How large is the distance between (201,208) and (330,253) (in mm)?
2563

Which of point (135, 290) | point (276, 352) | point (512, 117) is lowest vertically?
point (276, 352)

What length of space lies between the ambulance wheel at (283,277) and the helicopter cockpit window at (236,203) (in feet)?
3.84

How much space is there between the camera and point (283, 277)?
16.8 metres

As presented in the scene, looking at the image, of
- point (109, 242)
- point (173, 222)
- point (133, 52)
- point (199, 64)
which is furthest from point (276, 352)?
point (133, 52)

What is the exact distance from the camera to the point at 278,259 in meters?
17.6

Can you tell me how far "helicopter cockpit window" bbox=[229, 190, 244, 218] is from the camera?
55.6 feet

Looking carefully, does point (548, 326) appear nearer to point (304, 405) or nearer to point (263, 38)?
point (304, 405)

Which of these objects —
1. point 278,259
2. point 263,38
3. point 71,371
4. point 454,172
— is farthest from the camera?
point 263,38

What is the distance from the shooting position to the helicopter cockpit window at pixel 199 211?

============================================================

Recopiez intégralement toutes ces lignes en multipliant par 0,9 chaque nombre figurant dans les réponses, qu'il s'agisse de distances ou de coordonnées de points. Arrondissez chaque résultat au même nombre de décimales que l'original, les demis vers le haut, et laissez le reste inchangé.

■ RÉPONSE ■
How large is the distance between (201,208) and (330,253) (in mm)?
2307

Which of point (135, 290) | point (276, 352) | point (512, 117) is lowest vertically?
point (248, 317)

What length of space lies between the ambulance wheel at (283,277) and the helicopter cockpit window at (236,203) (in feet)?
3.46

How much space is there between the camera and point (283, 277)?
15.1 metres

As presented in the scene, looking at the image, of
- point (109, 242)
- point (173, 222)
- point (133, 52)
- point (199, 64)
which is furthest from point (276, 352)?
point (120, 47)

What is the exact distance from the camera to the point at 278,259 in meters?
15.8

Can you tell me how far "helicopter cockpit window" bbox=[229, 190, 244, 218] is from the camera?
50.0 feet

Looking carefully, does point (548, 326) appear nearer to point (304, 405) or nearer to point (263, 38)?
point (274, 365)

Which of these objects —
1. point 278,259
2. point 263,38
3. point 71,371
4. point 454,172
— is farthest from the camera?
point 237,34

What is the distance from the shooting position to the helicopter cockpit window at pixel 199 211?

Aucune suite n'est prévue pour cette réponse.